My review was written in December 1987 after watching the film on Charter Entertainment video cassette.
"Emanon" is a well-meaning but unsuccessful throwback to inspirational cinema, combining elements that would have fit in a Shirley Temple film in the 1930s with a plot line suited for a "Highway to Heaven" tv episode. Pic, a family effort by two generations of the Paul brood, was self-distributed briefly in 1986 ahead of current home video availability.
Writer-direct Stuart Paul also appears as Emanon (that's No Name spelled backwards), a young Bowery bum in New York, who performs very minor "miracles" such as delivering a baby and convincing a young model (r4eal-life sister Bonnie Paul) not to jump off a church roof in despair.

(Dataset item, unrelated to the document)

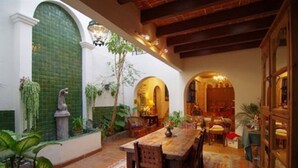 A cozy dining area with a wooden table and chairs, surrounded by plants and a patterned rug.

Emanon is befriended by rich, crippled kid Jason (Jeremy Miller) whose beautiful mom Molly (Cheryl M. Lynn) is struggling to run her late husband's fashion business. With Emanon's help, Molly "creates" a new line of peasant garb to save her nest egg, while Jason miraculously throws his crutches away at the climax. Absurd overstatement has Emanon literally crucified by an angry New York mob, mad that he is not the messiah they thought he was.
Picture is overly saccharine in driving home its message of faith, while the casting of the two leads, Paul himself and Lynn, leaves it sorely lacking in acting skills. Jeremy Miller as the cute kid handles the thesping quota while Patrick right, a familiar face from B pictures, provides comic relief as the kid's chauffeur.